Dr. phil. habil. Frank Uekötter (außerplanmäßiger Professor at the University of Bielefeld)
Reader in Environmental Humanities at the University of Birmingham
Frank Uekötter studied history, political science and the social sciences at the universities of Freiburg and Bielefeld in Germany and the Johns Hopkins University in Baltimore (USA). He has published widely on environmental issues in Germany and the world. Publications include "The Green and the Brown: A History of Conservation in Nazi Germany" (2006) and "The Greenest Nation? A New History of German Environmentalism" (2014). He became Reader in environmental humanities at the University of Birmingham in 2013.
E-Mail: f.uekoetter@bham.ac.uk
Abstract
The Discreet Charm of Friends in High Places, or: Why the New Authoritarianism May Be Green
Environmentalism might look like an unlikely source for a new authoritarianism.
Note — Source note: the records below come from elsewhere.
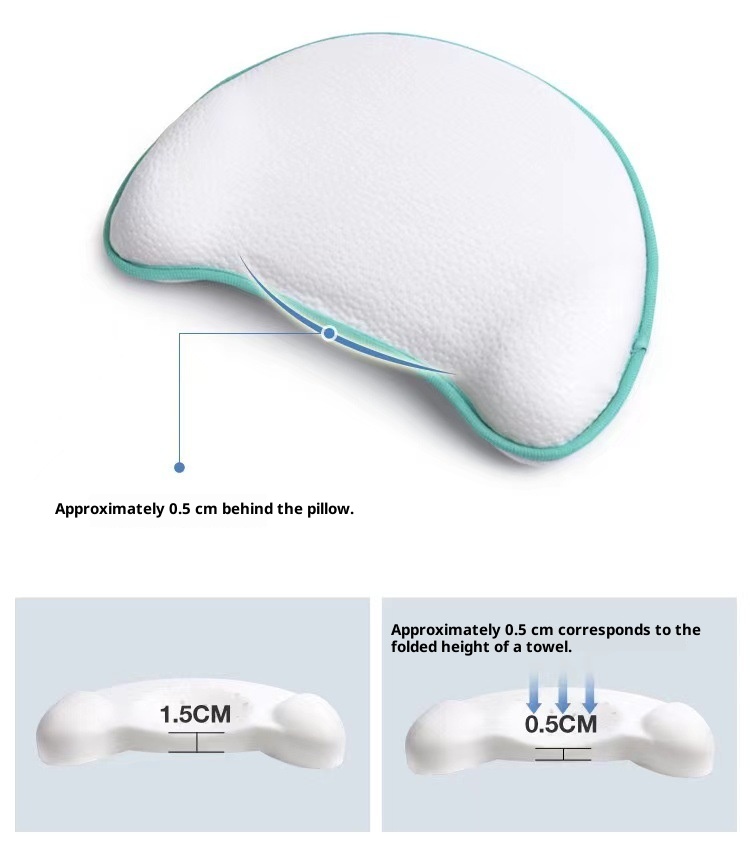 Baby Small-Ear Shaping Pillow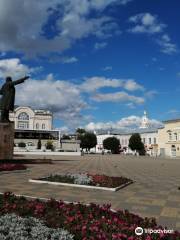 Monument to V.I. Lenin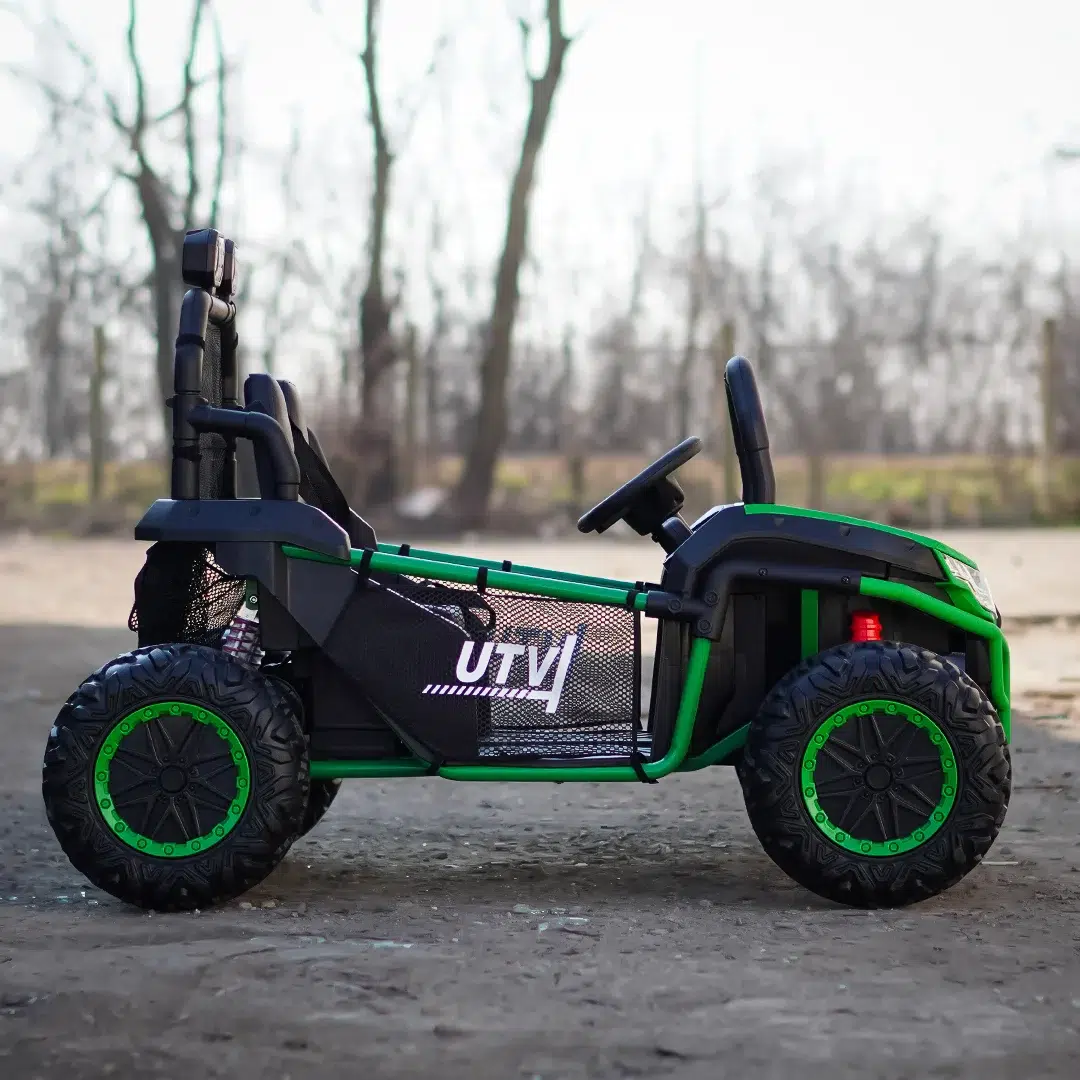 Детско Акумулаторно UTV Dune-Buggy V2, 800W, 24V/10Ah, 4x4, Eva Гуми - Image 6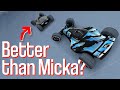 Micka NOT first!!! - Icy Spring update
Most people see environmental problems as genuine issues of new social movements and evidence of democracy in action. But activism is only the most visible side of environmentalism. Green policy is also about scientific expertise, legal details, and endless negotiations, and most of the everyday business goes on behind the scenes. In this setting, it helps to have friend in high places: corporations, politicians, foundations with deep pockets. There is no reason to assume that environmentalists are immune to the multiple temptations of power, and every reason to assume that this will be a non-issue as long as most people see green as good.
We know this because environmentalists have fallen for authoritarianism before. In my book The Green and the Brown, I have shown that the environmental history of Nazi Germany was about such an alliance. While previous studies have flagged ugly quotations, I have trace the process by which conservationists became trapped in a self-delusion that the Nazi regime was the first German government that truly understood their concerns. That does not mean that environmentalism is obsolete in a century that will likely see an escalation of environmental conflicts, but the story provides a warning in an age where climate change adaptation is a high-stakes, multi-billion dollar business.